Jansy Mello: In 1999 Ron Rosenbaum publicly vindicated his discovery, if neither Boyd nor anyone else claimed it (“.. one detail I can’t believe someone else hasn’t noticed, but one I’d be delighted to get credit for noticing first: The ghost within the name “Hazel,” the ghost of Lolita.”) He must have taken pride in it, too, because a “pale ghost” is the first thing that haunts our eyes in the title (and the link) to his article: http://observer.com/1999/04/nabokovs-pale-ghost-a-scholar-retracts/#ixzz2uBC21CAj
C. Kunin: “I was going to say that Kinbote was probably looking on, but it can't be ... he hasn't made the trip to America yet, so I guess at this point neither is aware of the other. Right?”
Jansy Mello: We know that Shade started to write “Pale Fire” in the Summer under Kinbote’s dedicated eavesdropping and this is why I don’t get you when you write that “at this point neither is aware of the other.”

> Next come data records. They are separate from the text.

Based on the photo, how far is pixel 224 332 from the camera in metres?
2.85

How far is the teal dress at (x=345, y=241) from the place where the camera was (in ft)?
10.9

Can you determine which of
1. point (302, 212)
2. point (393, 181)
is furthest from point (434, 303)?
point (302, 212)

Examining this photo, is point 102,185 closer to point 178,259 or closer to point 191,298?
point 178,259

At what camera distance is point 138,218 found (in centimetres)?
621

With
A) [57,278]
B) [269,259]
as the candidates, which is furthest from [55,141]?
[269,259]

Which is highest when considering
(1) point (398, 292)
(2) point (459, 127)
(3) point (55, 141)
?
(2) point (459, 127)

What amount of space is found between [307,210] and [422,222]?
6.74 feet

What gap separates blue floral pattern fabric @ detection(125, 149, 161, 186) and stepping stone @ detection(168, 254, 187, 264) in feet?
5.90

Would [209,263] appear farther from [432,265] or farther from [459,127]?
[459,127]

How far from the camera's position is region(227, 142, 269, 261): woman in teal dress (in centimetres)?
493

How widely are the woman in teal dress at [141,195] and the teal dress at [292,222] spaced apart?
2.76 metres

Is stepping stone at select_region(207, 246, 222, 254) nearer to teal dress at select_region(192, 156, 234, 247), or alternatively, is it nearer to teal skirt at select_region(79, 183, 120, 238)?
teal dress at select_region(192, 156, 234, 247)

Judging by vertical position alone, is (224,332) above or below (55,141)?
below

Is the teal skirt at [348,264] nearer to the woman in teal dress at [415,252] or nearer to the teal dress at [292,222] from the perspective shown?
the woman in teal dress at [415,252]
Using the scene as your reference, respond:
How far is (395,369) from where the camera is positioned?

I surmise that Shade was then too absorbed in his poetic elaborations to worry about his persistent neighbor during the process of finding himself in a “crystal land” (he wasn’t having one of his fits, either, another instance of his splitting). You must be meaning Gradus, not Kinbote himself (note to lines 1-4): “The poem was begun at the dead center of the year, a few minutes after midnight July 1, while I played chess with a young Iranian enrolled in our summer school; and I do not doubt that our poet would have understood his annotator’s temptation to synchronize a certain fateful fact, the departure from Zembla of the would-be regicide Gradus, with that date. Actually, Gradus left Onhava on the Copenhagen plane on July 5.”